== PROBLEM DESCRIPTION ==
Pick up at the line with "CHAPTER 10 FORKLIFT". Write it out exactly, along with each later line through the end of the data, and nothing more.

*** Block opens ***

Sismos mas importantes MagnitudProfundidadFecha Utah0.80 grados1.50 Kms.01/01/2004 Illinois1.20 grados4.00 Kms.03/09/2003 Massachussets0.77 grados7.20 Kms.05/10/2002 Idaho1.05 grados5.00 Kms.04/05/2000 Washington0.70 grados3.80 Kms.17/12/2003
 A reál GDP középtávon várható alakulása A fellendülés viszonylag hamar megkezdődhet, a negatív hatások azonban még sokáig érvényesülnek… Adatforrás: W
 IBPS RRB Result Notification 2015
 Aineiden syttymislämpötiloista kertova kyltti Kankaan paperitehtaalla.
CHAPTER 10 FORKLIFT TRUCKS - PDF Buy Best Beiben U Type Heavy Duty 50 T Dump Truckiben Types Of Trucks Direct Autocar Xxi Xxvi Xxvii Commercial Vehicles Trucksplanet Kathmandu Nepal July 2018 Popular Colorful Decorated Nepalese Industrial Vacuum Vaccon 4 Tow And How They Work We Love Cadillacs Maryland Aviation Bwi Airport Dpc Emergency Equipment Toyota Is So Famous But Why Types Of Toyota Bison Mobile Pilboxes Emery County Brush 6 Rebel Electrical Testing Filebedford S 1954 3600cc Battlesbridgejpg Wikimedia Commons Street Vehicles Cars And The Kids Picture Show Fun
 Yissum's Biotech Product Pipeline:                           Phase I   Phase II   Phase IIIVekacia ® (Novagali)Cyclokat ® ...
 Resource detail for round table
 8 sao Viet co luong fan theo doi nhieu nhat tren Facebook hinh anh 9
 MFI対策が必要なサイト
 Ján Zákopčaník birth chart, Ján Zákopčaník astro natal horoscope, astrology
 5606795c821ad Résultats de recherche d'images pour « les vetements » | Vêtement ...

*** Block closes ***

== ANSWER AREA ==
CHAPTER 10 FORKLIFT TRUCKS - PDF Buy Best Beiben U Type Heavy Duty 50 T Dump Truckiben Types Of Trucks Direct Autocar Xxi Xxvi Xxvii Commercial Vehicles Trucksplanet Kathmandu Nepal July 2018 Popular Colorful Decorated Nepalese Industrial Vacuum Vaccon 4 Tow And How They Work We Love Cadillacs Maryland Aviation Bwi Airport Dpc Emergency Equipment Toyota Is So Famous But Why Types Of Toyota Bison Mobile Pilboxes Emery County Brush 6 Rebel Electrical Testing Filebedford S 1954 3600cc Battlesbridgejpg Wikimedia Commons Street Vehicles Cars And The Kids Picture Show Fun
 Yissum's Biotech Product Pipeline:                           Phase I   Phase II   Phase IIIVekacia ® (Novagali)Cyclokat ® ...
 Resource detail for round table
 8 sao Viet co luong fan theo doi nhieu nhat tren Facebook hinh anh 9
 MFI対策が必要なサイト
 Ján Zákopčaník birth chart, Ján Zákopčaník astro natal horoscope, astrology
 5606795c821ad Résultats de recherche d'images pour « les vetements » | Vêtement ...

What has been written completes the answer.